I changed it, a precedence of zero is now ok.

Hmm, looks like there are CI failures too.

The check failures are somwhere else in the code, not sure why they fail. The semver check seems to file because I didn't bump the version, but should this not be done on release? The test failure is because of the pratt::tests::with_pre_and_postfix_ops test.

I made the new result type more generic so every operator can use it. I don't know how to handle error reporting properly. The infix parse returns a fatal error if it finds an operator (non-associative) with the same precedence. This is an ambigious input and should ideally result an an error like "Ambigous operator order, use () to fix it" or something like that. But these error message should be provided by the user and I don't see how to allow that.

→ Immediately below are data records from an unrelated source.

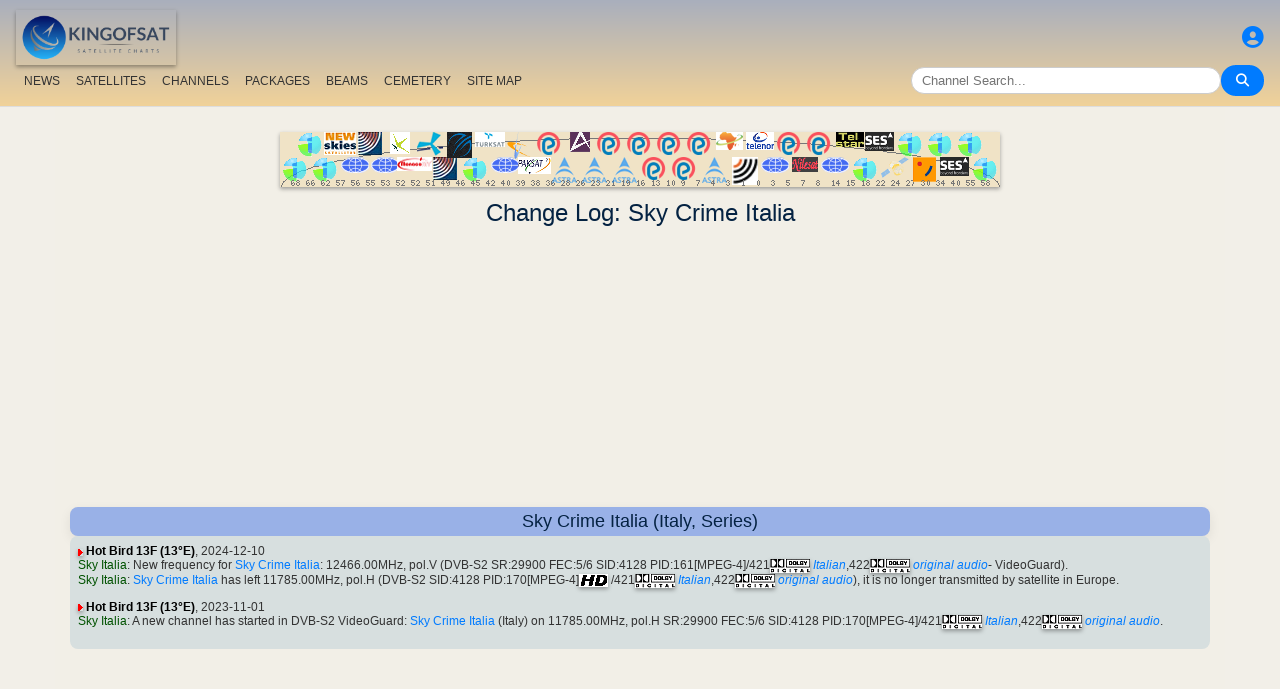

--- FILE ---
content_type: text/html; charset=utf-8
request_url: https://www.google.com/recaptcha/api2/aframe
body_size: 265
content:
<!DOCTYPE HTML><html><head><meta http-equiv="content-type" content="text/html; charset=UTF-8"></head><body><script nonce="jaSN_ggw88vA-h0iELRodw">/** Anti-fraud and anti-abuse applications only. See google.com/recaptcha */ try{var clients={'sodar':'https://pagead2.googlesyndication.com/pagead/sodar?'};window.addEventListener("message",function(a){try{if(a.source===window.parent){var b=JSON.parse(a.data);var c=clients[b['id']];if(c){var d=document.createElement('img');d.src=c+b['params']+'&rc='+(localStorage.getItem("rc::a")?sessionStorage.getItem("rc::b"):"");window.document.body.appendChild(d);sessionStorage.setItem("rc::e",parseInt(sessionStorage.getItem("rc::e")||0)+1);localStorage.setItem("rc::h",'1769025289527');}}}catch(b){}});window.parent.postMessage("_grecaptcha_ready", "*");}catch(b){}</script></body></html>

The above test fails because the prefix operator "§" and the infix operator "+" have the same binding_power, but "+" is non-associative. I think this should not cause an error because associativity should onyl matter between infix operators. I have to think how to fix that.

NomAnor avatar May 25 '25 10:05 NomAnor

I have to think how to fix that.

Got it, just need to check if the operator is actually non-associative.

What do you thing about the error handling/message?

NomAnor avatar May 25 '25 10:05 NomAnor

Got it, just need to check if the operator is actually non-associative.

Great!

What do you thing about the error handling/message?

I think this is fine for an initial implementation. That said, chumsky supports non-fatal errors. It should be possible for the pratt parser to successfully generate an output while also emitting an error about the use of non-associative operators. You can find an example of this being doing in the validate combinator. You can probably add a new method to LabelError (with a default implementation) for non-associative errors: maybe it could take the spans of the two operators or something?

What do you think?

zesterer avatar May 25 '25 15:05 zesterer

I haven't wrapped my head around the error handling. If I need to use it in my code, I might come back to it. For now I think the base functionality is there.

NomAnor avatar Jun 15 '25 12:06 NomAnor

Thanks! I may make some minor modifications to this post-merge, but I really appreciate all of the work you've put into this!